[start Recorded information]

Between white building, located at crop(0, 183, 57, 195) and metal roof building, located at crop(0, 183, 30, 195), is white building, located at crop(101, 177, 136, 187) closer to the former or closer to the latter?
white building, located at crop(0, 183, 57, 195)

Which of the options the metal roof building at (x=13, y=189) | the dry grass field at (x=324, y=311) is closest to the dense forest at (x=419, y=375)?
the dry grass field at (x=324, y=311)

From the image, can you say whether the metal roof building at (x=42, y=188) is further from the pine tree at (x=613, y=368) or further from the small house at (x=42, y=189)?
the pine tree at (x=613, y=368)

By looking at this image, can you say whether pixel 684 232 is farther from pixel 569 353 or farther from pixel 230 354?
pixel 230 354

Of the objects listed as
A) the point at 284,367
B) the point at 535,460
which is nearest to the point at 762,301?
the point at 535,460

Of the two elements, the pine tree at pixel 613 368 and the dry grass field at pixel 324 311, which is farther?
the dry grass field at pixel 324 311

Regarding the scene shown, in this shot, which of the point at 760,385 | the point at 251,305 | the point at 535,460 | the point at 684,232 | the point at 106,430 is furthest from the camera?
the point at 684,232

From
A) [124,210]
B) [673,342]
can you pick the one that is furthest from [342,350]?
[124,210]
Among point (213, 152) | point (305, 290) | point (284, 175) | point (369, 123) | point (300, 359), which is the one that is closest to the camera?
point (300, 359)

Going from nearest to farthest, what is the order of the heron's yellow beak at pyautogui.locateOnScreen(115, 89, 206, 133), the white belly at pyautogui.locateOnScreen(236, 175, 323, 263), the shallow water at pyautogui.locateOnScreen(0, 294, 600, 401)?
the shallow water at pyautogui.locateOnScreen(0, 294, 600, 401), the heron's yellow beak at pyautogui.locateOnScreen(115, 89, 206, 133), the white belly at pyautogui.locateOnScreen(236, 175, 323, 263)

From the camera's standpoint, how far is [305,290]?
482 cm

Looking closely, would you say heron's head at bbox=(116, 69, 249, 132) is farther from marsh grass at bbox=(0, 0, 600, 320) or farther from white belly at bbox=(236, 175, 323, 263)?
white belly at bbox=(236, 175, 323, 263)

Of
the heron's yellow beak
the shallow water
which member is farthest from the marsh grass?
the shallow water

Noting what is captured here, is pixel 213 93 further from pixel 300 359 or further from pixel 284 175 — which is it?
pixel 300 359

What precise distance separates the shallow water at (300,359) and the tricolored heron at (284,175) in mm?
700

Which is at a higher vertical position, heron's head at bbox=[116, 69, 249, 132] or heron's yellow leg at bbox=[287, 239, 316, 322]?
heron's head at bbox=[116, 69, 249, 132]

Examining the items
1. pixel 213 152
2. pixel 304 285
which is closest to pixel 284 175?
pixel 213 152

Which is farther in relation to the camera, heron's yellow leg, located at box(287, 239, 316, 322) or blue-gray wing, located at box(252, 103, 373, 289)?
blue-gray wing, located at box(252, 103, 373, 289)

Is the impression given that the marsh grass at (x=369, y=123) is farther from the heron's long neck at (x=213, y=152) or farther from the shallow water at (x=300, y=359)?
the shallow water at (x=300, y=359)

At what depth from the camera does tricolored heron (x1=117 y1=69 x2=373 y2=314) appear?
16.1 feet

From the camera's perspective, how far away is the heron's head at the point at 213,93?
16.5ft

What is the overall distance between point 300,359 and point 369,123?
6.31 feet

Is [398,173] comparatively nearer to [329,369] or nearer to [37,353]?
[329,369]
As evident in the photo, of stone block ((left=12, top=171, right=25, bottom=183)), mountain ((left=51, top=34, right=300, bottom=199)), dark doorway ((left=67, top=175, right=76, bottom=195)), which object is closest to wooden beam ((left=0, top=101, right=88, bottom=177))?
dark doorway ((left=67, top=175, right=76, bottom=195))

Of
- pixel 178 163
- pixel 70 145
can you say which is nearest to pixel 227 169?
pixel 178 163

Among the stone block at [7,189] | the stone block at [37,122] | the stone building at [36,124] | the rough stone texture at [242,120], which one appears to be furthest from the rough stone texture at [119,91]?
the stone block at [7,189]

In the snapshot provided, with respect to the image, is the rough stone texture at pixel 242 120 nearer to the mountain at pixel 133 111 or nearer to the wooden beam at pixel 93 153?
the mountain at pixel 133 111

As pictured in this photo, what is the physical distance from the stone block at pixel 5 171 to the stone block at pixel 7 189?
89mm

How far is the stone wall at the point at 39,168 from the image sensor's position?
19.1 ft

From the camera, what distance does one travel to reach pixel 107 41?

[end Recorded information]

Update the listing so that every occurrence of "farther" becomes "more distant", and reproduce all of it with no other changes.

Between white building, located at crop(0, 183, 57, 195) and metal roof building, located at crop(0, 183, 30, 195), is white building, located at crop(101, 177, 136, 187) closer to the former or closer to the latter?
white building, located at crop(0, 183, 57, 195)

Which of the options the metal roof building at (x=13, y=189) | the dry grass field at (x=324, y=311) is closest to the dense forest at (x=419, y=375)?
the dry grass field at (x=324, y=311)

From the image, can you say whether the metal roof building at (x=42, y=188) is further from the pine tree at (x=613, y=368) or further from the small house at (x=42, y=189)?
the pine tree at (x=613, y=368)

By looking at this image, can you say whether pixel 684 232 is more distant from pixel 569 353 or more distant from pixel 230 354?
pixel 230 354

Of the objects listed as
A) the point at 284,367
B) the point at 535,460
which is nearest to the point at 762,301?
the point at 535,460

Of the two elements, the pine tree at pixel 613 368 and the dry grass field at pixel 324 311, which is more distant?
the dry grass field at pixel 324 311

Regarding the scene shown, in this shot, which of the point at 760,385 | the point at 251,305 | the point at 535,460 | the point at 684,232 | the point at 106,430 is furthest from the camera?
the point at 684,232

From
A) [124,210]
B) [673,342]
can you pick the one that is furthest from [342,350]?
[124,210]
Among point (213, 152) | point (305, 290) | point (284, 175) | point (369, 123) | point (300, 359), which is the one that is closest to the camera?
point (300, 359)

Going from nearest to farthest, what is the order of the heron's yellow beak at pyautogui.locateOnScreen(115, 89, 206, 133), the white belly at pyautogui.locateOnScreen(236, 175, 323, 263), the shallow water at pyautogui.locateOnScreen(0, 294, 600, 401)?
the shallow water at pyautogui.locateOnScreen(0, 294, 600, 401), the heron's yellow beak at pyautogui.locateOnScreen(115, 89, 206, 133), the white belly at pyautogui.locateOnScreen(236, 175, 323, 263)

From the camera's standpoint, how far is [305,290]?
482 cm

Looking closely, would you say heron's head at bbox=(116, 69, 249, 132) is more distant from marsh grass at bbox=(0, 0, 600, 320) or more distant from white belly at bbox=(236, 175, 323, 263)?
white belly at bbox=(236, 175, 323, 263)

Of
the heron's yellow beak
the shallow water
which member is farthest from the marsh grass?
the shallow water

Noting what is captured here, is pixel 213 93 further from pixel 300 359 or further from pixel 284 175 — which is it?
pixel 300 359

What precise distance separates the shallow water at (300,359) and the tricolored heron at (284,175) in mm?
700

Which is at a higher vertical position, heron's head at bbox=[116, 69, 249, 132] or heron's yellow leg at bbox=[287, 239, 316, 322]?
heron's head at bbox=[116, 69, 249, 132]

Examining the items
1. pixel 213 152
2. pixel 304 285
which is closest to pixel 284 175?
pixel 213 152

Which is more distant in relation to the camera, heron's yellow leg, located at box(287, 239, 316, 322) or blue-gray wing, located at box(252, 103, 373, 289)?
blue-gray wing, located at box(252, 103, 373, 289)

Is the impression given that the marsh grass at (x=369, y=123) is more distant from the heron's long neck at (x=213, y=152) or more distant from the shallow water at (x=300, y=359)?
the shallow water at (x=300, y=359)

At what depth from the camera does tricolored heron (x1=117 y1=69 x2=373 y2=314) appear?
16.1 feet

From the camera's perspective, how far away is the heron's head at the point at 213,93?
16.5ft

What is the overall distance between point 300,359 and point 369,123?
6.31 feet

Is [398,173] comparatively nearer to [329,369] or nearer to [37,353]?
[329,369]
As evident in the photo, of stone block ((left=12, top=171, right=25, bottom=183)), mountain ((left=51, top=34, right=300, bottom=199)), dark doorway ((left=67, top=175, right=76, bottom=195)), which object is closest to wooden beam ((left=0, top=101, right=88, bottom=177))?
dark doorway ((left=67, top=175, right=76, bottom=195))

Of
- pixel 178 163
- pixel 70 145
can you say which is nearest to pixel 227 169?
pixel 178 163

Among the stone block at [7,189] | the stone block at [37,122] | the stone building at [36,124] | the rough stone texture at [242,120], which one appears to be furthest from the rough stone texture at [119,91]?
the stone block at [7,189]

In the snapshot provided, with respect to the image, is the rough stone texture at pixel 242 120 nearer to the mountain at pixel 133 111 or nearer to the wooden beam at pixel 93 153?
the mountain at pixel 133 111

As pictured in this photo, what is the physical distance from the stone block at pixel 5 171 to the stone block at pixel 7 189?
89mm

How far is the stone wall at the point at 39,168 from the image sensor's position?
19.1 ft

From the camera, what distance does one travel to reach pixel 107 41?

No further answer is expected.